Exercise
Repeat exactly the lines from the one containing "Looking at the scene, would" through the last line of the records below, both included, and nothing else.

[Extracted records]

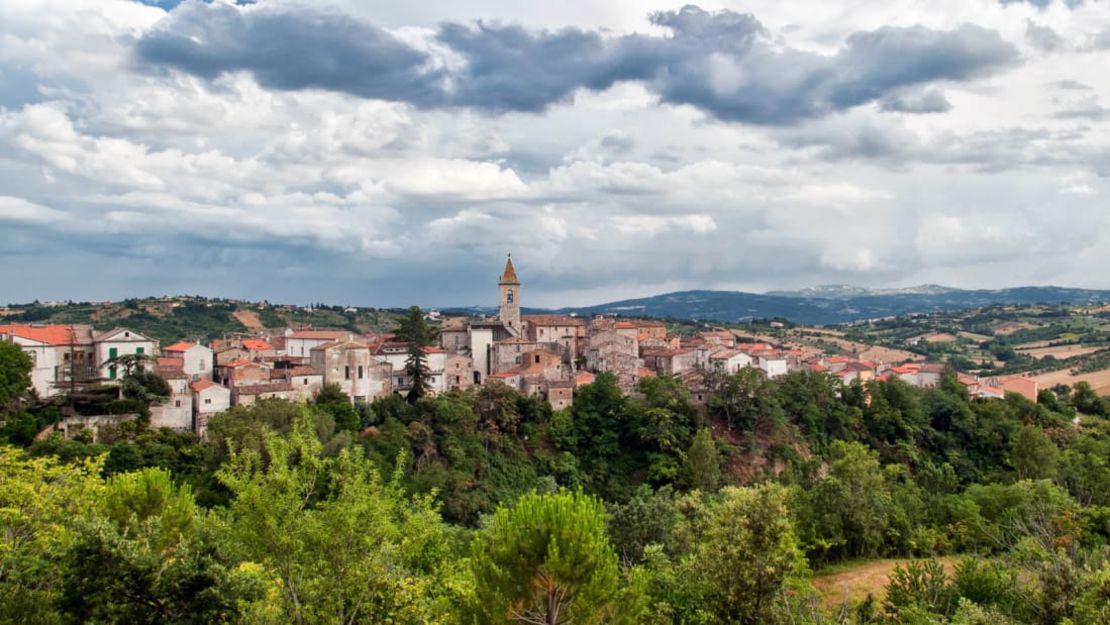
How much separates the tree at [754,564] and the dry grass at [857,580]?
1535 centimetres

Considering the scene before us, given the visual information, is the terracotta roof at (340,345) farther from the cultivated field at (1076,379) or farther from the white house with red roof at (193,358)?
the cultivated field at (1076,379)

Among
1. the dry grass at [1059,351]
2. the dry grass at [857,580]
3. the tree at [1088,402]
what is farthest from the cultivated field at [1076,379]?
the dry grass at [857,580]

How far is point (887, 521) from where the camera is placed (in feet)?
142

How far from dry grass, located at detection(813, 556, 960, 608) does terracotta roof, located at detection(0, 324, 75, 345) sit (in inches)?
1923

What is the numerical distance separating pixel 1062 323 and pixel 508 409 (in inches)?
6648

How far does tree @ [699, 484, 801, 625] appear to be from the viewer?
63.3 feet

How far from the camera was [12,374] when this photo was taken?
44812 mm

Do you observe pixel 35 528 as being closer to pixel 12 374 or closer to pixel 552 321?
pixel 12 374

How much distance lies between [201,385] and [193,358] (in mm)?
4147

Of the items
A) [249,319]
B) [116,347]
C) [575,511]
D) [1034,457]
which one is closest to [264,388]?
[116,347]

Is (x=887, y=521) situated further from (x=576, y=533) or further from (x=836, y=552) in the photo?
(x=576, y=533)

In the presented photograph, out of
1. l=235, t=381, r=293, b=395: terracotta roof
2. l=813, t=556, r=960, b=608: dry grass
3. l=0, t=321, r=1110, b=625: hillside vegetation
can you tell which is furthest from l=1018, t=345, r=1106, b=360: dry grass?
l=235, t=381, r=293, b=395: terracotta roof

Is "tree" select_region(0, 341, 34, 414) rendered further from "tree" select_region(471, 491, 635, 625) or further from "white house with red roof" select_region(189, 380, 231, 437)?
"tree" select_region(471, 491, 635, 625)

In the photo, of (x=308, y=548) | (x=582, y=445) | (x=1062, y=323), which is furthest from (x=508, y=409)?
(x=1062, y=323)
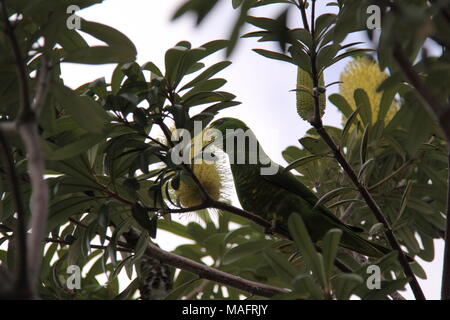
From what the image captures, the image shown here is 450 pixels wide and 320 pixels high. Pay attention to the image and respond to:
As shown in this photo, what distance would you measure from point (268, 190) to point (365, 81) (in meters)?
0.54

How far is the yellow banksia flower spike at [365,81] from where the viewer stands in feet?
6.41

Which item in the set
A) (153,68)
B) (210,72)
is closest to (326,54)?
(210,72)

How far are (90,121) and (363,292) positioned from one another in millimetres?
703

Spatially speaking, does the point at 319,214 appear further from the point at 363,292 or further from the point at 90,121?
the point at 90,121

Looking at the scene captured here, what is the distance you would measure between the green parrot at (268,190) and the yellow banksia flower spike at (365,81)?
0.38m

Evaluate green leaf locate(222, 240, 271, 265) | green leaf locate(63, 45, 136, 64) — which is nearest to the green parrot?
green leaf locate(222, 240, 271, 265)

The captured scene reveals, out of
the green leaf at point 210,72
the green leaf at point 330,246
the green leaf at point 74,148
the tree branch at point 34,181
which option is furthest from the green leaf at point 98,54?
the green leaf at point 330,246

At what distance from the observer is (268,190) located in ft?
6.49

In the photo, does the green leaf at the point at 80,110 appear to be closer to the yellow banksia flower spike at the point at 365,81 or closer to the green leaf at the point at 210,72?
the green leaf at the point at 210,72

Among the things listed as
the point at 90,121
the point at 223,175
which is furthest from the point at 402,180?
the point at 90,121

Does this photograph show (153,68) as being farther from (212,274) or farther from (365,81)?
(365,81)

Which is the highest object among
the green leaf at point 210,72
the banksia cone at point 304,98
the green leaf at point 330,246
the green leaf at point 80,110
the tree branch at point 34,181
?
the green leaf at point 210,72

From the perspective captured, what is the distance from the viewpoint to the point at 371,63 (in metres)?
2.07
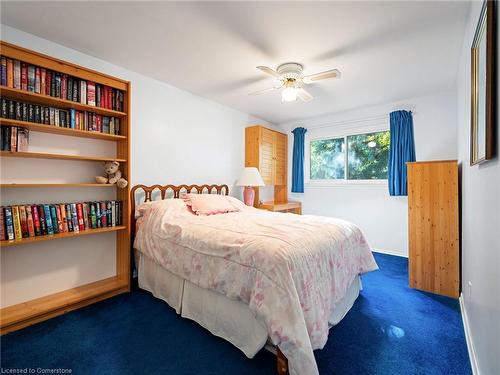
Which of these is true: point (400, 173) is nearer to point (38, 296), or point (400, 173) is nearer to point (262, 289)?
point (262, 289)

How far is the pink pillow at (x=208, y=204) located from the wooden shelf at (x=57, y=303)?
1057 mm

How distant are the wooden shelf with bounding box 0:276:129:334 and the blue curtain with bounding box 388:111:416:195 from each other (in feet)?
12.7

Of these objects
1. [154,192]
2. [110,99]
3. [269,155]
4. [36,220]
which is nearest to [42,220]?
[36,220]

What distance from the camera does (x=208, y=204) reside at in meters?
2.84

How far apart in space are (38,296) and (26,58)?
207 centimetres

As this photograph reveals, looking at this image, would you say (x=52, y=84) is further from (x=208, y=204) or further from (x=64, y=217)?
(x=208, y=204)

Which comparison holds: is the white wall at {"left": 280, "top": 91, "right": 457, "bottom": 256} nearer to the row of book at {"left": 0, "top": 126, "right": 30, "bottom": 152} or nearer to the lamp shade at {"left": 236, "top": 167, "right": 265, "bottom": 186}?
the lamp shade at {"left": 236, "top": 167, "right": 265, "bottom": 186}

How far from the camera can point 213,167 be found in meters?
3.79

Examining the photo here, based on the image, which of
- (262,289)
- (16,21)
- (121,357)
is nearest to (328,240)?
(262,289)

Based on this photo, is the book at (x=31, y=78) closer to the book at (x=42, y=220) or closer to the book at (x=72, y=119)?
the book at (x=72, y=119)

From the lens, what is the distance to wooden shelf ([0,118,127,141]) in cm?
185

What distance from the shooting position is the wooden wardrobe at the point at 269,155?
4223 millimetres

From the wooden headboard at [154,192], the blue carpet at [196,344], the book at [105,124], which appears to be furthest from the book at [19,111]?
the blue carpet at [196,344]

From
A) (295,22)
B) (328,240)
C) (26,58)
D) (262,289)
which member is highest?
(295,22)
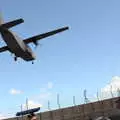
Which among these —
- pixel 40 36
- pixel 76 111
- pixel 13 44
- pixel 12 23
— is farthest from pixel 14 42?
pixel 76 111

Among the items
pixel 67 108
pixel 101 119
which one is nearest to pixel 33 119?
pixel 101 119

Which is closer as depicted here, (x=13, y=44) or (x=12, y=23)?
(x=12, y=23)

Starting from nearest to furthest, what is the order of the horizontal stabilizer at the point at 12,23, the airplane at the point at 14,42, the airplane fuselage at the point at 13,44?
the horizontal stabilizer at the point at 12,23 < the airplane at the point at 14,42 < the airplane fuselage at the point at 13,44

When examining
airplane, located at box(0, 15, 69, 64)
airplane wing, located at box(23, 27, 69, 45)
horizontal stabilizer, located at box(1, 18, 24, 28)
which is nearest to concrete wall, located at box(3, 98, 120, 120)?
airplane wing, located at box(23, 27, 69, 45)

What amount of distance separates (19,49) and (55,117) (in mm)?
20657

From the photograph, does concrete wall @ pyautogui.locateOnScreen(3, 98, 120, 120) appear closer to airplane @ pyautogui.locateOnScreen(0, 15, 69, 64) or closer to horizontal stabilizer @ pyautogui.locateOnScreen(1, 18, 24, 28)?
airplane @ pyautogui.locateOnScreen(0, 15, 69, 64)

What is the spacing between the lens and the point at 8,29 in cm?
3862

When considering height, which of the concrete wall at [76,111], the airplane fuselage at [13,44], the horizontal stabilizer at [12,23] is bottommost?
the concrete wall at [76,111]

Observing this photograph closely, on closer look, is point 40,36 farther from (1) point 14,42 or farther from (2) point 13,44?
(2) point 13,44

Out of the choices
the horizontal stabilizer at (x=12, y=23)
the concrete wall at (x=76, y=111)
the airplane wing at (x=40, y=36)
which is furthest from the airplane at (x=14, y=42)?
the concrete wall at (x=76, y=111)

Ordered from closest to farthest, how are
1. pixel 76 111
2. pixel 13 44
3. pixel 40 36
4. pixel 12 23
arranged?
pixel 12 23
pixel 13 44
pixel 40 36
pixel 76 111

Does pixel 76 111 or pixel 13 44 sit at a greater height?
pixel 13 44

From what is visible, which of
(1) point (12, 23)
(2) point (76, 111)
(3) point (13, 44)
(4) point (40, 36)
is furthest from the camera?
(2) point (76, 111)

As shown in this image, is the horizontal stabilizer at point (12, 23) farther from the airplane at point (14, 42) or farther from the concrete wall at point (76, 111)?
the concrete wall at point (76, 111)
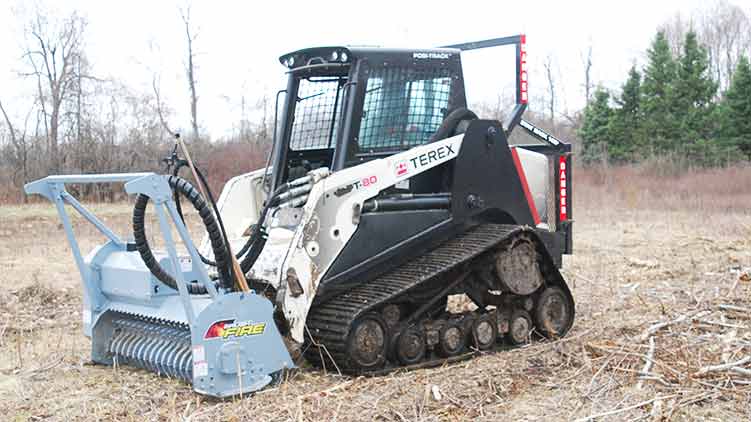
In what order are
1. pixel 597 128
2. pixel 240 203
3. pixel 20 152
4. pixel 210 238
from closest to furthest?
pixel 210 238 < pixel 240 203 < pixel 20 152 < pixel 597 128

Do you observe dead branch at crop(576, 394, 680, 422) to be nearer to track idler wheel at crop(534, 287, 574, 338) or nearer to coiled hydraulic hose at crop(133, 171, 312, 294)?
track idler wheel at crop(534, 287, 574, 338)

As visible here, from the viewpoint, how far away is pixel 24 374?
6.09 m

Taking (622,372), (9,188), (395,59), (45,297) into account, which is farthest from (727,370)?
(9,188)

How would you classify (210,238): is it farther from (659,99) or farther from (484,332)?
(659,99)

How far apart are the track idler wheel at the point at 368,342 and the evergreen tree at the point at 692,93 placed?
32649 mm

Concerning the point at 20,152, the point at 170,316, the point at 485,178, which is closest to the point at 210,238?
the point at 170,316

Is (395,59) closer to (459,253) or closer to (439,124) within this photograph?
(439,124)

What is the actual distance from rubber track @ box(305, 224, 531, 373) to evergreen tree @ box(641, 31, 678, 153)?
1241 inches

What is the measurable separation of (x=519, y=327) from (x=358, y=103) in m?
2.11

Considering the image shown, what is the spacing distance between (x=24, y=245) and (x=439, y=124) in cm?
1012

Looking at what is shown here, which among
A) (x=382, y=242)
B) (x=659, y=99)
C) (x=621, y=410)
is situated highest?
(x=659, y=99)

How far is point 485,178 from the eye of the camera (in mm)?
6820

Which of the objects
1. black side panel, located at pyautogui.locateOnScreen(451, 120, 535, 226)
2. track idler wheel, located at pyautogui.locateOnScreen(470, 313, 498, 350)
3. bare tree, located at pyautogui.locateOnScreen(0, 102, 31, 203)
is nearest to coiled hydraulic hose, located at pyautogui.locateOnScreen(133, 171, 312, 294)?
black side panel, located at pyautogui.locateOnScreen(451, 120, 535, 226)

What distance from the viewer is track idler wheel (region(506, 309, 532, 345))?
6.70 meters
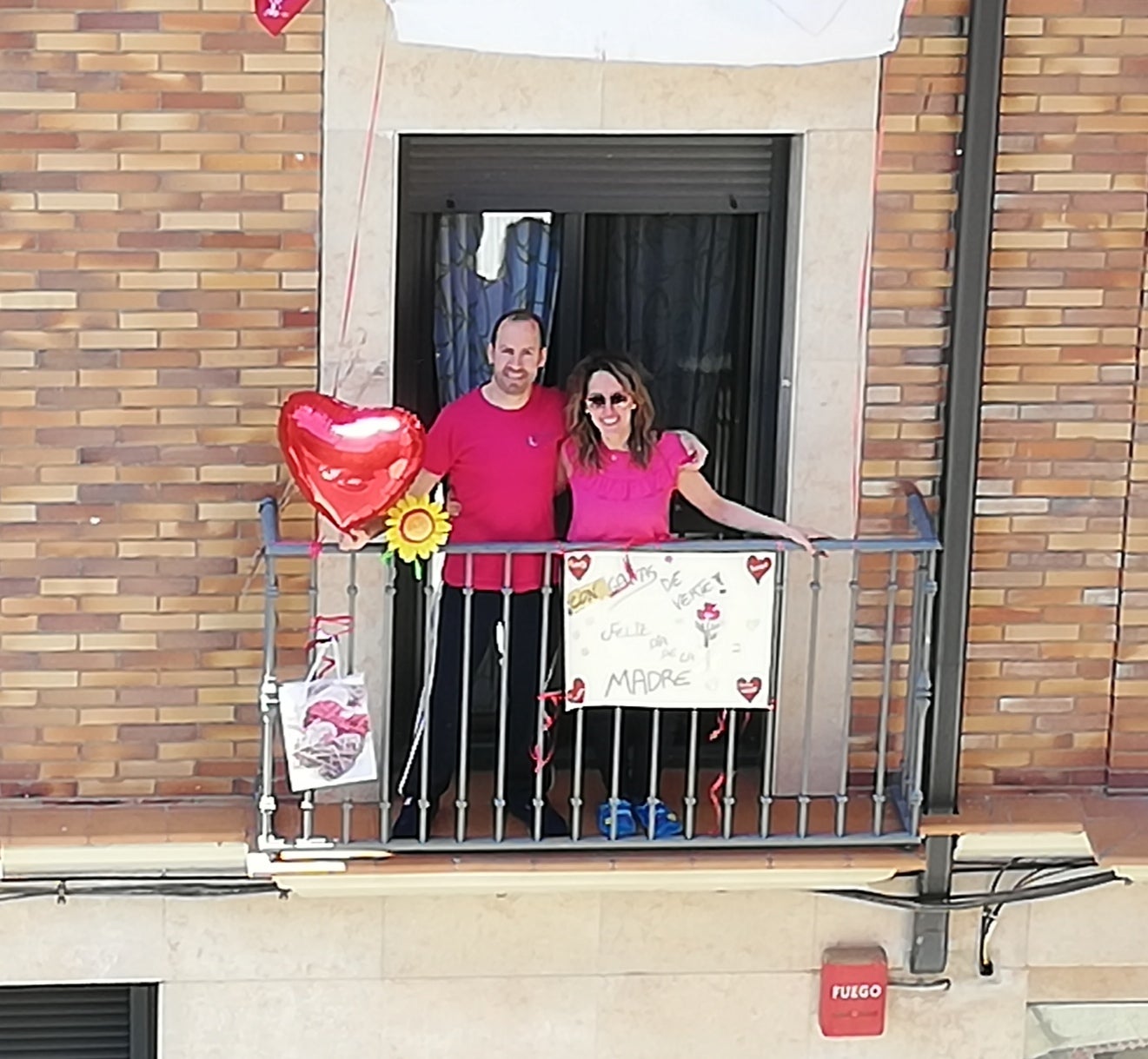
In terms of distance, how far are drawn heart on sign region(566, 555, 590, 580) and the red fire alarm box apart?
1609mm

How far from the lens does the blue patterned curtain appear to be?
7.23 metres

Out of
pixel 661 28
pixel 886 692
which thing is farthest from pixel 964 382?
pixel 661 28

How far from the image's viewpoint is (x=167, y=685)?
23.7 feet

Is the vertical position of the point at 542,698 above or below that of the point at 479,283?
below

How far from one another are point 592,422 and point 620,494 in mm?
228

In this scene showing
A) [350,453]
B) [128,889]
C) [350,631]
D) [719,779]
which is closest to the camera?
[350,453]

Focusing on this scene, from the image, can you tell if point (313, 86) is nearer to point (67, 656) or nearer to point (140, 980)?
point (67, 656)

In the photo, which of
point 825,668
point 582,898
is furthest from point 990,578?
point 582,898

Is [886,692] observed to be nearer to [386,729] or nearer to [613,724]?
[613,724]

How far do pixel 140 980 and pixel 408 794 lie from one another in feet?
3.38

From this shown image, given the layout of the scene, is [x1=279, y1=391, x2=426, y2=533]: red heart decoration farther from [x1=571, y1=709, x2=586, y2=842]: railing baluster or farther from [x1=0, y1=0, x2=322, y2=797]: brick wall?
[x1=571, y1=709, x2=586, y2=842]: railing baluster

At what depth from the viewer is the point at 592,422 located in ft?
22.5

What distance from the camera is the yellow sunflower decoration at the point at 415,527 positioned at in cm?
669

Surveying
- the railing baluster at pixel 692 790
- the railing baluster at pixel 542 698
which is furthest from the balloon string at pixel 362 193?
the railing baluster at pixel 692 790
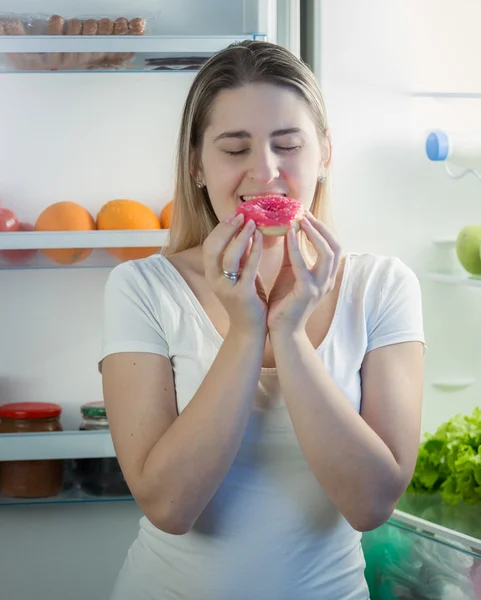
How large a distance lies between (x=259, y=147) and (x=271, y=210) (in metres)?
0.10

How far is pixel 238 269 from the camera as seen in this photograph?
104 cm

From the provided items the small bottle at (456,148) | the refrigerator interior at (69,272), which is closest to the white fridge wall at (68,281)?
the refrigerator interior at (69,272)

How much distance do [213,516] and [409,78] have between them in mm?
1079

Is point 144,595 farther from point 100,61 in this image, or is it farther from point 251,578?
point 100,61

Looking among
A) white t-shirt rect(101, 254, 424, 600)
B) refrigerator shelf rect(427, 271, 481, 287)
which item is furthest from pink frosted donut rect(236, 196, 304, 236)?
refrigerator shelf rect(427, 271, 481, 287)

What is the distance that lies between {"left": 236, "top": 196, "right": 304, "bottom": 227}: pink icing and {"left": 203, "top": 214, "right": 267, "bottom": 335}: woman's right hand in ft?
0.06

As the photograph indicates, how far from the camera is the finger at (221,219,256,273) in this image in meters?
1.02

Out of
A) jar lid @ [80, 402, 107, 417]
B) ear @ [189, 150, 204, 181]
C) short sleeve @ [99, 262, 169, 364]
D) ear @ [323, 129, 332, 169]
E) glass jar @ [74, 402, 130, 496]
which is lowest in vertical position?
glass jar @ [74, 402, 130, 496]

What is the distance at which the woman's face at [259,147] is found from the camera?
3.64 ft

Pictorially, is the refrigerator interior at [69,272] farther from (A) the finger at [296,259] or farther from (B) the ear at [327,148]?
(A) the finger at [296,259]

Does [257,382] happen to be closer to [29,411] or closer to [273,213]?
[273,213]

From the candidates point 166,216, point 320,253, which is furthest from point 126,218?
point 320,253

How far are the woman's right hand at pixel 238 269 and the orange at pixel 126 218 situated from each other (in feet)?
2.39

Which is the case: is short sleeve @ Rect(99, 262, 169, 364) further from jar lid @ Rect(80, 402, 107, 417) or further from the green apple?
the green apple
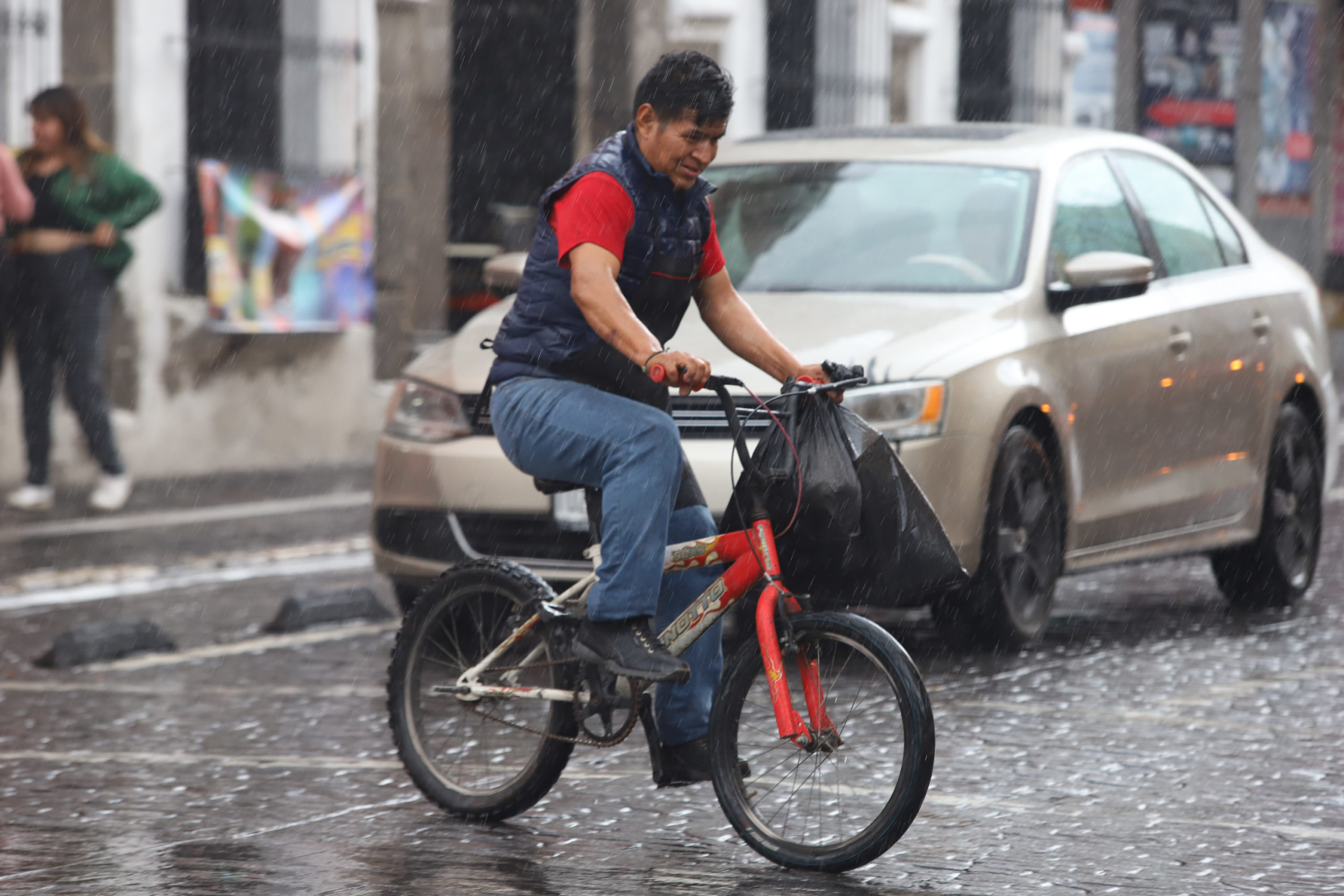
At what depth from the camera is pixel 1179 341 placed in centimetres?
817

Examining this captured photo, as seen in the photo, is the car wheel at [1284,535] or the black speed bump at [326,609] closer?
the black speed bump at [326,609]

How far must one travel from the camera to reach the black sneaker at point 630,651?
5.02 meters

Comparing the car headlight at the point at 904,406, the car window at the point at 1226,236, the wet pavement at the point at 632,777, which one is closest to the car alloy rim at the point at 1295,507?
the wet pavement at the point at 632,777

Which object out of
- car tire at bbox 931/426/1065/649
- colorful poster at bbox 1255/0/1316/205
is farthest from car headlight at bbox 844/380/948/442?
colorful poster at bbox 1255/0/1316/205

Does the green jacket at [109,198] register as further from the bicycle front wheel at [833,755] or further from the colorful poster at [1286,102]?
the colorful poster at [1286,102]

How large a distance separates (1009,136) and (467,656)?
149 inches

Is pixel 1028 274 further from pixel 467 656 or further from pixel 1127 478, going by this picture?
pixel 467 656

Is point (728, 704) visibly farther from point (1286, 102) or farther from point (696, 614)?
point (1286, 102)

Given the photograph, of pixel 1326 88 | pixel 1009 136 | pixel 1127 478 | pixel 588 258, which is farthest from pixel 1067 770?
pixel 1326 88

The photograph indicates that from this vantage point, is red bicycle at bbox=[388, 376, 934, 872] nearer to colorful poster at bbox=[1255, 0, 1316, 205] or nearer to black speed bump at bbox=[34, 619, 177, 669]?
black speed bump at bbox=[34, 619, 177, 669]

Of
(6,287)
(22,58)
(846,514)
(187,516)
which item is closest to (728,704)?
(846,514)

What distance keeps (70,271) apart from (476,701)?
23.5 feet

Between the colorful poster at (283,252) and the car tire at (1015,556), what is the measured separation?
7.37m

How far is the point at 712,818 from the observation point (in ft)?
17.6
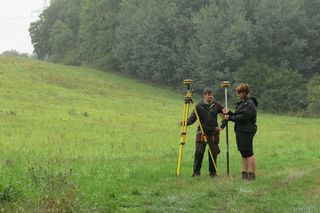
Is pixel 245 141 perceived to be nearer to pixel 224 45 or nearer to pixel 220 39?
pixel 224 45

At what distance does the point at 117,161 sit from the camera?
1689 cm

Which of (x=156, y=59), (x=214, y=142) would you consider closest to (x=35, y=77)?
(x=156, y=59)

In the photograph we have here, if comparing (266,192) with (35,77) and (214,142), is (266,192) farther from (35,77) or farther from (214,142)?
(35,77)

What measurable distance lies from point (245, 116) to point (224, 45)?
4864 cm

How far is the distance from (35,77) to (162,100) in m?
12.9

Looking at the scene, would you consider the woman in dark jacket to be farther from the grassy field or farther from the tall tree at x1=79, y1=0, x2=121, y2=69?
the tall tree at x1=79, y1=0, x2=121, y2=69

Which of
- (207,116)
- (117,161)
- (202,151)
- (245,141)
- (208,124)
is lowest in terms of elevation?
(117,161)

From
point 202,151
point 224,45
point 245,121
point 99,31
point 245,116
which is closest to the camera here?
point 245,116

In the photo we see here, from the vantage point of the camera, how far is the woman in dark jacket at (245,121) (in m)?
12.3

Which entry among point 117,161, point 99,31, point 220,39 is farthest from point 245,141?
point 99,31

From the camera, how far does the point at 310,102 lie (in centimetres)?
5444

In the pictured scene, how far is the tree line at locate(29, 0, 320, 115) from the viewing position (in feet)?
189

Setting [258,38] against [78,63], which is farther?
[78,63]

Solution for this task
Looking at the scene, would you consider the woman in dark jacket to be farther from the grassy field or farther from the tall tree at x1=79, y1=0, x2=121, y2=69?
the tall tree at x1=79, y1=0, x2=121, y2=69

Which of
- (207,116)
- (117,161)
- (202,151)
- (245,141)
- (208,124)
is lowest in terms of elevation?
(117,161)

From
point 202,151
point 224,45
point 245,121
point 99,31
point 245,116
which is closest to the camera here?
point 245,116

In the photo we see here, from the vantage point of the camera, how far is the woman in dark jacket at (245,121) (in m)?
12.3

Which entry among point 117,161, point 99,31, point 220,39 is farthest from point 245,141?
point 99,31

From the camera, how far does the point at 310,102 lie (in centimetres)?
5444

In the pictured scene, how far is the tree line at locate(29, 0, 320, 115) from the viewing position (in feet)?
189

Setting [258,38] against [78,63], which is farther?
[78,63]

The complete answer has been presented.